Jarra peered through the strands of tawny hair hanging in her face. Lord Yuron, a sleek figure with sunken cheeks,
strutted up and down the line of girls, eyeing each one with a lecherous smirk. When he passed Jarra twice without giving
her a second glance, she bit her lip to fight off a grimace.
She had done the spell correctly. She had waited until the moon was dark to bathe in clover-scented water, to slip beneath
its surface and hold her breath as she recalled every detail of the man whose desire she wished to rouse: Yuron. It wasn't
enough to have the gift for such spells, though. One had to have focus and a will as steely as the ore the mine workers
dug from the caverns in the valley. But if one of these other girls had performed the same spell, someone with more skill…
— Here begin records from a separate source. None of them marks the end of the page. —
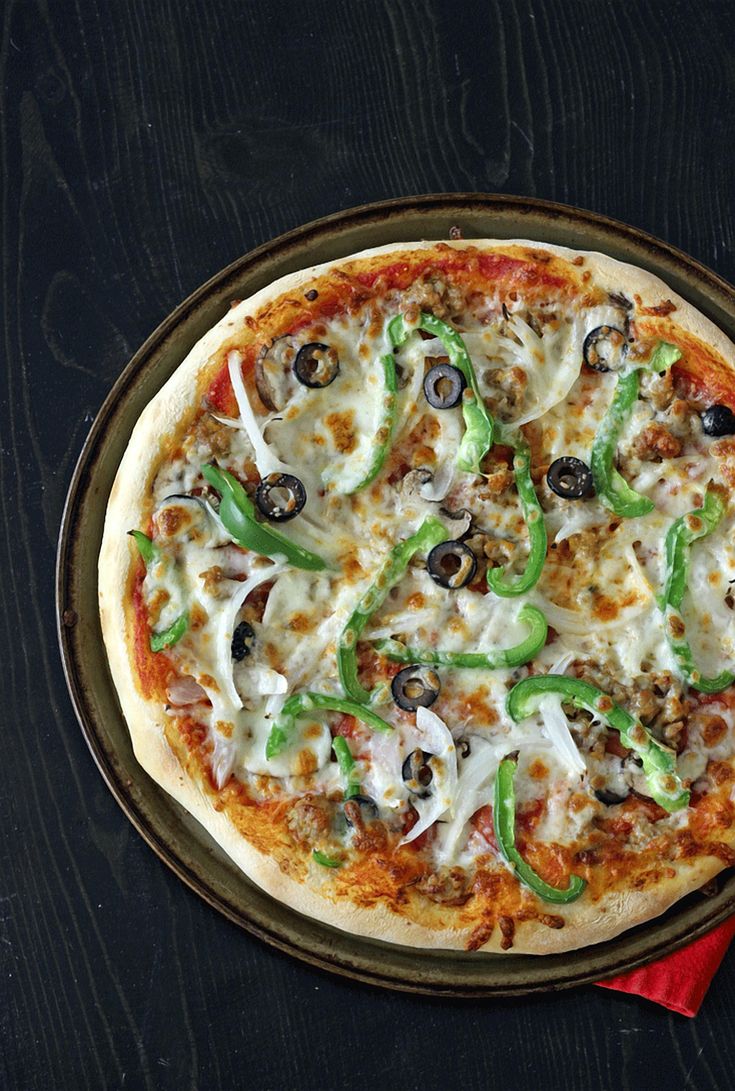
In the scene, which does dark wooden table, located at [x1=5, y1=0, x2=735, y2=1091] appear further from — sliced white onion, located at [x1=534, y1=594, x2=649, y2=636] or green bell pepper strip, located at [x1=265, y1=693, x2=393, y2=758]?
sliced white onion, located at [x1=534, y1=594, x2=649, y2=636]

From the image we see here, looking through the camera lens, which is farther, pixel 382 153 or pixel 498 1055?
pixel 382 153

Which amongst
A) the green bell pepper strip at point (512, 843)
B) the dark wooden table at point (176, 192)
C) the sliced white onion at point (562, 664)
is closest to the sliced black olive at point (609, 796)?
the green bell pepper strip at point (512, 843)

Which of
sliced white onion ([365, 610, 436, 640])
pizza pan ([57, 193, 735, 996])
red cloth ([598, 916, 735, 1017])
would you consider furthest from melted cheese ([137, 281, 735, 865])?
red cloth ([598, 916, 735, 1017])

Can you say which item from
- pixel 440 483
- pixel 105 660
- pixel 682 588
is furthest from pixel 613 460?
pixel 105 660

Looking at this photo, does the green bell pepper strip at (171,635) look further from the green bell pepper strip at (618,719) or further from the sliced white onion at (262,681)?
the green bell pepper strip at (618,719)

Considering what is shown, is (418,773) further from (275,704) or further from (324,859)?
(275,704)

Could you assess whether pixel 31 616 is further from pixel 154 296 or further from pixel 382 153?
pixel 382 153

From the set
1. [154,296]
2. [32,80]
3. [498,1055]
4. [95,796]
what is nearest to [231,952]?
[95,796]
Yuron stopped in front of Jarra. He slipped a spidery hand beneath her chin and tilted her head up, so high she spied a
bird's nest in the temple's rafters. Yuron's lips curled away from his teeth -- perfect and polished, reminiscent of fangs. He
sniffed Jarra's hair, then took her by the hips and pulled her close enough to notice his arousal through his velvet breeches.
Jarra fought off a shudder. Fear gripped her tighter than Yuron did -- fear that her spell had worked too well.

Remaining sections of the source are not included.